A newborn baby can fall asleep in almost any environment and with no notice. As they grow older and their brains develop, they consolidate their naps into longer stretches of sleep, they begin to need routines to help them get to sleep, and eventually they become like the rest of us, sleeping only with proper preparation, in the right conditions, at the appointed times, and with no interruptions.
Most things in adult life, however, thankfully become easier and more natural the longer we do them. There are exceptions of course: past a certain point, our bodies no longer “bounce back” from injuries and increasing amounts of exercise must be performed in order to “maintain” a physical standard of living we once took for granted. (For Robert Wyllie’s piece on health fanaticism, see page 24.)
But most other things are like learning to ride a bike. At first, while you know what it looks like, you don’t know how to do it at all. Then you try and fail until it suddenly happens; over time you continue to improve until it becomes second nature, something you do by “muscle memory” with no conscious thought. (For Steve Knepper’s thoughts on cycling, see page 22.)
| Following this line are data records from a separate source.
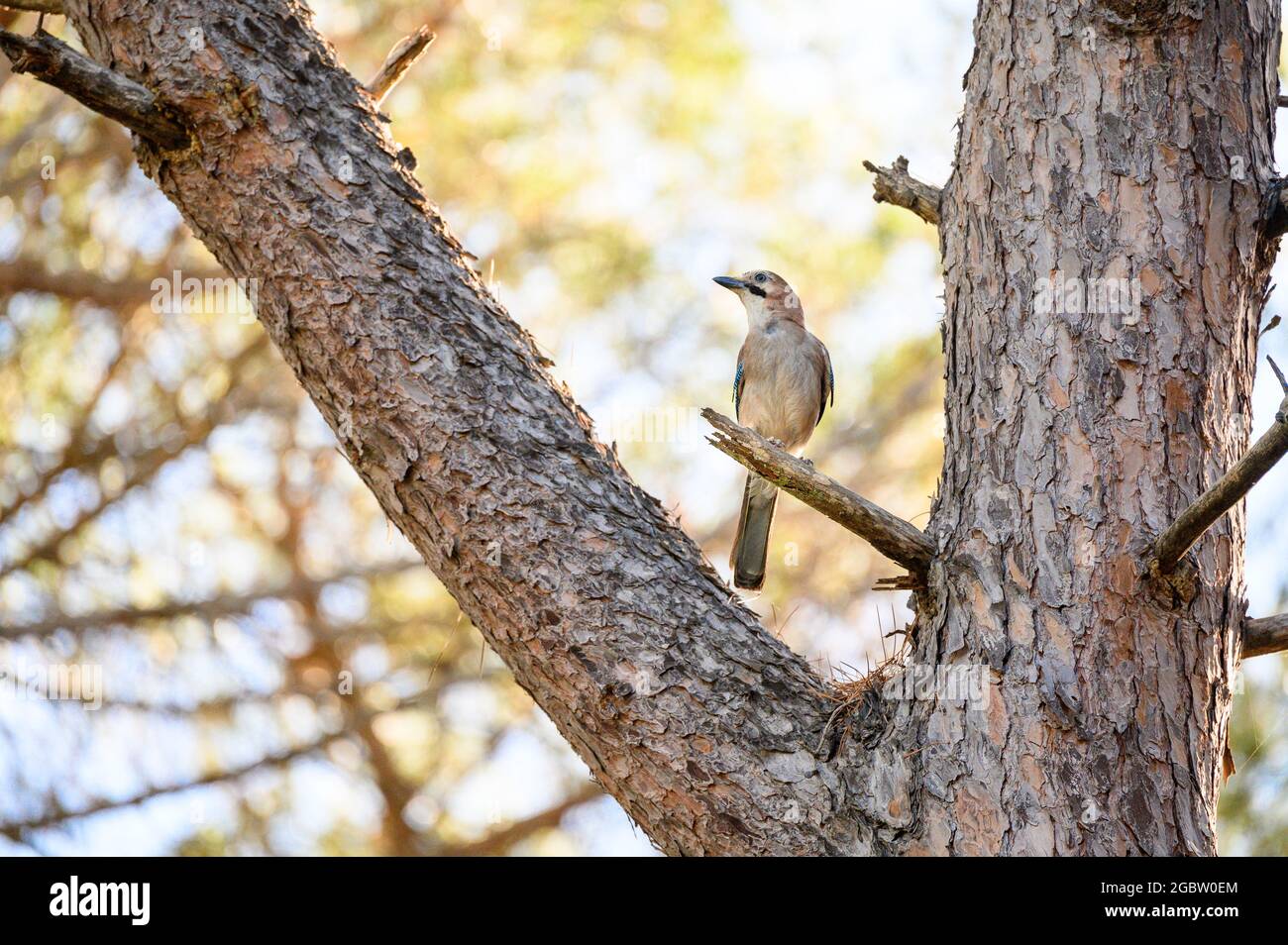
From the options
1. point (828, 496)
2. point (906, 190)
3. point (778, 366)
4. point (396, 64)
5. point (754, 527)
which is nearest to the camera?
point (828, 496)

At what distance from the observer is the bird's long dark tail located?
5543 mm

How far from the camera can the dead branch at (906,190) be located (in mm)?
3043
One can accustom oneself to most things—as Edward Feser describes, most people’s first experience of the martini is a bad one, and then it grows on you (read his philosophy of gin on page 42). Even the act of writing, which has always filled me with the most awful dread, is something which can be formed into a habit and made both better and thereby easier (for David Bentley Hart’s rules for writing, see page 34).
The more we do something the less thought it requires from us and the less it can excite us. But for children everything has this quality of thrilling newness. As Chesterton puts it, “Because children have abounding vitality, because they are in spirit fierce and free, therefore they want things repeated and unchanged. They always say, ‘Do it again’; and the grown-up person does it again until he is nearly dead. For grown-up people are not strong enough to exult in monotony.”
Why shouldn’t I quote the rest? It is one of his most enjoyable passages.
“But perhaps God is strong enough to exult in monotony. It is possible that God says every morning, ‘Do it again’ to the sun; and every evening, ‘Do it again’ to the moon. It may not be automatic necessity that makes all daisies alike; it may be that God makes every daisy separately, but has never got tired of making them. It may be that He has the eternal appetite of infancy; for we have sinned and grown old, and our Father is younger than we.”